The system provides a library of converters that is ready to use. You supply the name of the converter you want to use. The converter libraries are found in the following directories: /usr/lib/nls/loc/iconv/* and /usr/lib/nls/loc/iconvTable/*.

In addition to code set converters, the converter library also provides a set of network interchange converters. In a network environment, the code sets of the communications systems and the protocols of communication determine how the data should be converted.

Interchange converters are used to convert data sent from one system to another. Conversions done from one internal code set to another require code set converters. Whether data must be converted from a sender's code set to a receiver's code set, or 8-bit data must be converted into 7-bit data form, a uniform interface is required. The iconv subroutines provide this interface.

Standard Converters

There are standard converters for use with the iconv command and subroutines. The following list describes the different types of converters.

Converter Type

Table converter
Converts single-byte stateless code sets. Performs a table translation from one byte to another byte.
Multibyte converter
Provides conversions between multibyte code sets; for example, between Japanese PC Code (IBM-932) or Japanese AIX Code (IBM-eucJP) and IBM Japanese Host Code Sets (IBM-930 and IBM-939).

Interchange Converter Types

7-bit converter
Converts between internal code sets and standard interchange formats (7-bit).
8-bit converter
Converts between internal code sets and standard interchange formats (8-bit).
Compound text converter
Converts between compound text and internal code sets.
uucode converter
Provides the same mapping as the uuencode and uudecode commands.
Miscellaneous converters
Used by some of the converters listed above.

Understanding iconv Libraries

The iconv facility consists of a set of functions that contain the data and logic to convert from one code set to another. The utility also includes the iconv command, which converts data. A single system can have several converters. The LOCPATH environment variable determines the converter that the iconv subroutines use.

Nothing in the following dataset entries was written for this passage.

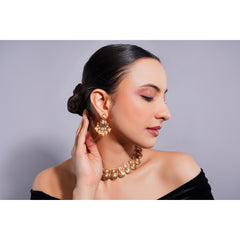Amaita Demi Fine Ethnic Polki Kundan Gold Dome Choker Necklace and Earring Set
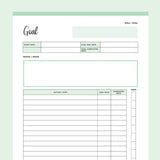 Printable Detailed Goal Tracking Sheet - Green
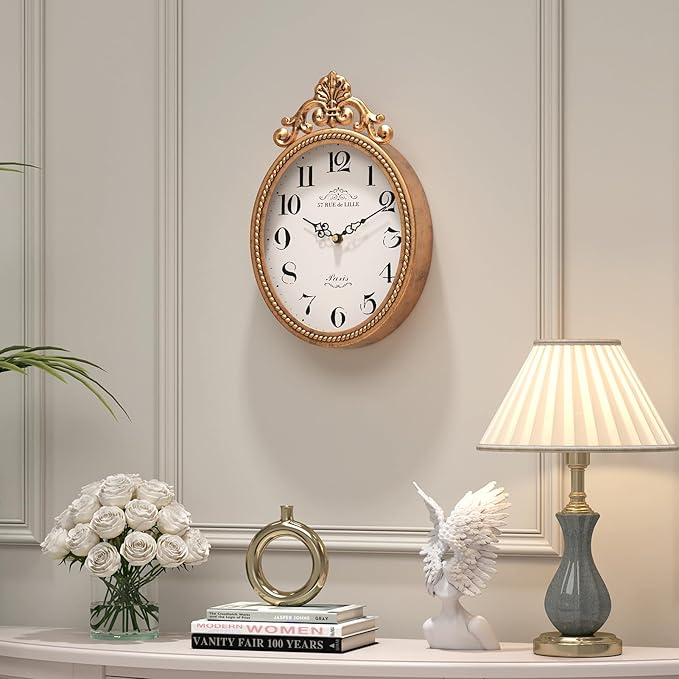 Abdurey Small French Retro Decorative Wall Clock, Antique Gold Vintage Oval Style,Silent Battery Operated Boho Decor Wall Clocks for Farmhouse,Kitchen,Bedroom,Bathroom(10.4" H x 6.7" W)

Note: All setuid and setgid programs ignore the LOCPATH environment variable.

Using the iconv Command

Any converter installed in the system can be used through the iconv command, which uses the iconv library. The iconv command acts as a filter for converting from one code set to another. For example, the following command filters data from PC Code (IBM-850) to ISO8859-1:

cat File | iconv -f IBM-850 -t ISO8859-1 | 
tftp -p - host /tmp/fo

The iconv command converts the encoding of characters read from either standard input or the specified file and then writes the results to standard output.

Universal UCS Converter

UCS-2 is a universal 16-bit encoding (see the code set overview in AIX Version 4.3 General Programming Concepts: Writing and Debugging Programs) that can be used as an interchange medium to provide conversion capability between virtually any code sets. The conversion can be accomplished using the Universal UCS Converter, which converts between any two code sets XXX and YYY as follows:

XXX <-> UCS-2 <-> YYY

The XXX and YYY conversions must be included in the supported List of UCS-2 Interchange Converters, and must be installed on the system.

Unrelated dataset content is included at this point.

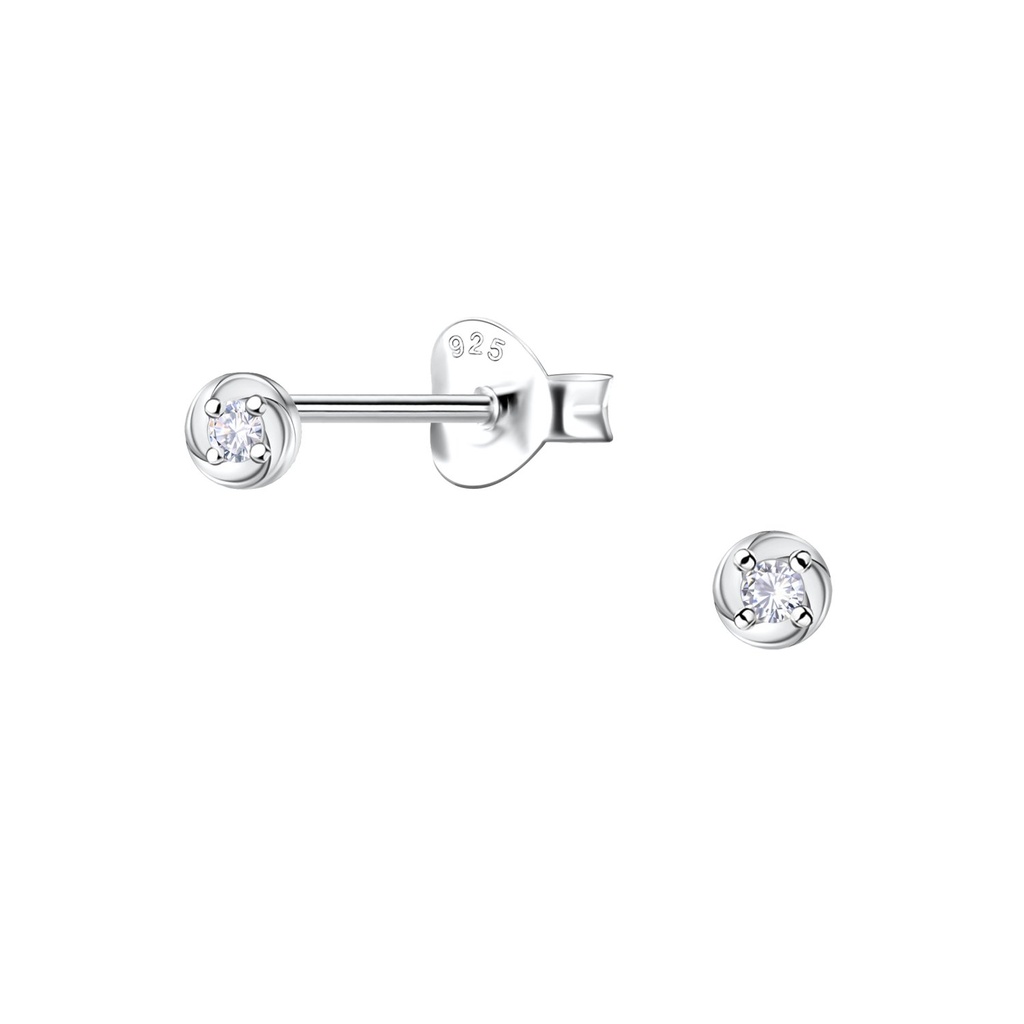 Puces d'oreilles torsadées rondes en argent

The universal converter is installed as the file /usr/lib/nls/loc/iconv/Universal_UCS_Conv. A new conversion can be supported by creating a new link with the appropriate name in the /usr/lib/nls/loc/iconv directory. For example, to support new converters between IBM-850 and IBM-437, you can execute the following commands:


ln -s /usr/lib/nls/loc/iconv/Universal_UCS_Conv
/usr/lib/nls/loc/iconv/IBM-850_IBM-437
   
ln -s /usr/lib/nls/loc/iconv/Universal_UCS_Conv
/usr/lib/nls/loc/iconv/IBM-437_IBM-850

Attention: If a converter link is created for incompatible code sets (for example, ISO8859-1 and IBM-eucJP), and if the source data contains characters that don't exist in the target code set, significant data loss can result.

The conversion between multibyte and wide character code depends on the current locale setting. Do not exchange wide character codes between two processes, unless you have knowledge that each locale that might be used handles wide character codes in a consistent fashion. Most AIX locales use the Unicode character value as a wide character code, except locales based on the IBM-850 and IBM-eucTW codesets.